* _EXCERPT TO READ_
=-=-=-=-=

Even if he wins, he's risking untold damage to his party in the backlash against the audacity of it all. A smaller-scale bill would have given the Democrats a victory while leaving vulnerable members less exposed. Instead, they will be asked to give the last measure of their devotion. No cost is too great in the glorious cause.
Obama's increasingly heedless in his salesmanship. When he calls the bill a deficit-reduction measure, at least he has the backing of a Congressional Budget Office analysis that — taking all the bill's unrealistic assumptions at face value — says it will reduce the deficit. He has no serious warrant for his otherworldly claims that it will control costs and reduce insurance premiums. The provision he has dubiously touted as a solution to rising premiums, a federal review board, won't even make it into the final bill.
The president engaged in similarly shameless overpromising in hawking his stimulus bill. How did that turn out? He won't even mention the word "stimulus" anymore. On health care, his most alluring promises will soon be discredited, as costs, premiums and the number of uninsured (in the near term) remain high. To paraphrase Colin Powell, if you reform it, you own it, and all the discontents with the health-care system will now adhere to Democrats.
A more cautious and shrewd leader would avoid making easily falsifiable representations or putting himself on the hook in this way. Not Obama. On health care, he's immoderate in his substance, his risk-taking and his rhetoric. He's all in, and he doesn't care.

=-=-=-=-=

* _RECORD LIST_
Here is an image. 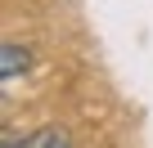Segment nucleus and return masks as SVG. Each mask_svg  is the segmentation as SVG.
<instances>
[{
  "label": "nucleus",
  "instance_id": "obj_1",
  "mask_svg": "<svg viewBox=\"0 0 153 148\" xmlns=\"http://www.w3.org/2000/svg\"><path fill=\"white\" fill-rule=\"evenodd\" d=\"M5 148H72V130L68 126H41L32 135H5Z\"/></svg>",
  "mask_w": 153,
  "mask_h": 148
},
{
  "label": "nucleus",
  "instance_id": "obj_2",
  "mask_svg": "<svg viewBox=\"0 0 153 148\" xmlns=\"http://www.w3.org/2000/svg\"><path fill=\"white\" fill-rule=\"evenodd\" d=\"M27 67H32V49L27 45H18V40L0 45V81H5V90H14V81L27 77Z\"/></svg>",
  "mask_w": 153,
  "mask_h": 148
}]
</instances>
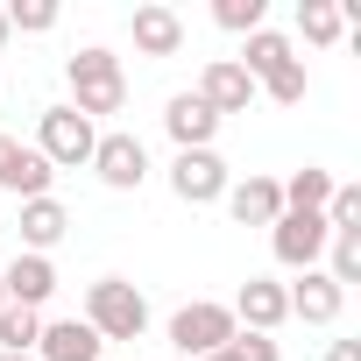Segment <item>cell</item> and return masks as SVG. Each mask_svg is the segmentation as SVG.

=-=-=-=-=

* _DIRECTIVES_
(a) In the commentary on Obama's health-care bill, reproduce the passage word for word, beginning at the words "A more cautious" and stopping after "he doesn't care.".
(b) According to the commentary on Obama's health-care bill, what provision did Obama tout as a solution to rising premiums?
(c) List every area in which the commentary on Obama's health-care bill says he is immoderate on health care.

* _RESPONSES BY TASK_
(a)
A more cautious and shrewd leader would avoid making easily falsifiable representations or putting himself on the hook in this way. Not Obama. On health care, he's immoderate in his substance, his risk-taking and his rhetoric. He's all in, and he doesn't care.

(b) A federal review board.

(c) His substance, his risk-taking and his rhetoric.